Here are a few other brilliant quirks and details to look out for:

  • The soundtrack, for the most part (with the exception of the closing “Hooray for Hollywood”) consists of the same sad tune played in different styles and by different performers, from mariachi funeral march to piano bar ballad.
  • Gangsters no longer look or act like gangsters.  They wear track suits and act like your next-door neighbor, concerned about their kids and tennis game, and will invite you over for drinks.  And yet, they are capable of acts of spontaneous, irrational and shocking cruelty (a foreshadowing of “The Sopranos?”).  
  • Leigh Brackett, the screenwriter for this film also penned the famous Philip Marlowe vehicle “The Big Sleep” starring Humphrey Bogart and Lauren Bacall.
  • In a foreshadowing of meta filmmaking, Marlowe, in one scene, refers directly to dialogue from the original novel, saying “Is this where I’m supposed to say, ‘What’s this all about?’”
  • Henry Gibson’s character, at a tad over 5 feet tall, verbally intimidates giant 6-foot-5-inch Sterling Hayden’s sad confused Hemingwayesque character, another throwback to the old world.  

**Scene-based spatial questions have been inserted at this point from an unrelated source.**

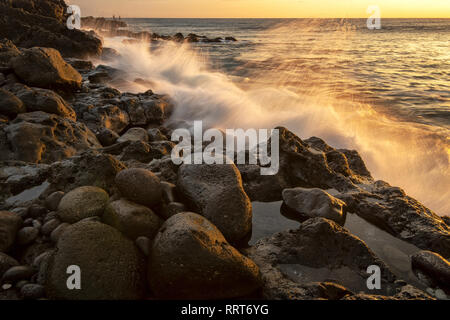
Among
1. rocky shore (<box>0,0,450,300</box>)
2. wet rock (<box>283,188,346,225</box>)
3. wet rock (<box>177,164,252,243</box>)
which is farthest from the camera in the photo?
wet rock (<box>283,188,346,225</box>)

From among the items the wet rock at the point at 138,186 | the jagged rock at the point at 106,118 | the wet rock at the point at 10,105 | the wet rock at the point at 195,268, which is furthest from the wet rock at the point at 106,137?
the wet rock at the point at 195,268

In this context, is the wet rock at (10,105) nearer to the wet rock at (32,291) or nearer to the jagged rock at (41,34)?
the wet rock at (32,291)

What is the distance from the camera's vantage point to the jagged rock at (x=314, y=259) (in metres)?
2.30

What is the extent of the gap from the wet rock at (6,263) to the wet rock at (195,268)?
40.7 inches

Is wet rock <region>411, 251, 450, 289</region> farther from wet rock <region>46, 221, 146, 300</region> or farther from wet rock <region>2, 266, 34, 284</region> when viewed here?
wet rock <region>2, 266, 34, 284</region>

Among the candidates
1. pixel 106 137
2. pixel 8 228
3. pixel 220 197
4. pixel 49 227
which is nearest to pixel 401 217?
pixel 220 197

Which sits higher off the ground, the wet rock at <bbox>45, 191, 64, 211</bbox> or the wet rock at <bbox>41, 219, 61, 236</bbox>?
the wet rock at <bbox>45, 191, 64, 211</bbox>

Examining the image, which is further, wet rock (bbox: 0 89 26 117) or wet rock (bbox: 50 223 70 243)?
wet rock (bbox: 0 89 26 117)

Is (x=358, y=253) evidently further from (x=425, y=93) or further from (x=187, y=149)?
(x=425, y=93)

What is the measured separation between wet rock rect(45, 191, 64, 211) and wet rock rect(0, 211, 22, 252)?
0.87 feet

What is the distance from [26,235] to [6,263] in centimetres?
31

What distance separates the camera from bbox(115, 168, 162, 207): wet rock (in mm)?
2568

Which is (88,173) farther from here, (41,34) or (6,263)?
(41,34)

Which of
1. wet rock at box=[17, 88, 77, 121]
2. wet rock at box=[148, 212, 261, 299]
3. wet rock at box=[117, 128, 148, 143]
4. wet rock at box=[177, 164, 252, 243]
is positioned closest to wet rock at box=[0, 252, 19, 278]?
wet rock at box=[148, 212, 261, 299]
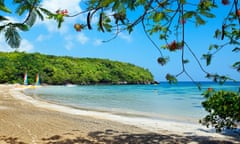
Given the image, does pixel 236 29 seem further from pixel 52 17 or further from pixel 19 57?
pixel 19 57

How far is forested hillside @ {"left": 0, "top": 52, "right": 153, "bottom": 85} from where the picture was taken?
75312 millimetres

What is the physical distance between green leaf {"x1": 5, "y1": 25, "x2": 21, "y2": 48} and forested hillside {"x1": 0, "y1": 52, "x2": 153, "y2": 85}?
7225cm

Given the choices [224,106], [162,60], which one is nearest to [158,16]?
[162,60]

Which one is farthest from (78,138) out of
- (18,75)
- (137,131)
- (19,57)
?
(19,57)

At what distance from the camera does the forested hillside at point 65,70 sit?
247 feet

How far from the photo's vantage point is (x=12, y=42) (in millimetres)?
4152

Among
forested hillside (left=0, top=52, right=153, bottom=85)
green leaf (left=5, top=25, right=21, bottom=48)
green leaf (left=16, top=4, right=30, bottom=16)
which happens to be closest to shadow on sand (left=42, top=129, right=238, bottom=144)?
green leaf (left=5, top=25, right=21, bottom=48)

  • Nina van Pallandt, a real life 1970s icon, plays the wife of Hayden’s Roger Wade. She was famously linked in real life to Clifford Irving who conceived the fake autobiography of Howard Hughes in the early 1970s. Van Pallandt’s character was married to a failed writer in the film and the actress was attached to a famous failed writer in real life.
  • And famous baseball pitcher Jim Bouton, playing the character Terry Lennox and Marlowe’s best friend, comically tries to remember the third DiMaggio brother. The famous one, Joe, married Hollywood icon Marilyn Monroe.  How soon we forget.   
  • And look out for Arnold Schwarzenegger’s cameo role as one of the gangster’s henchmen.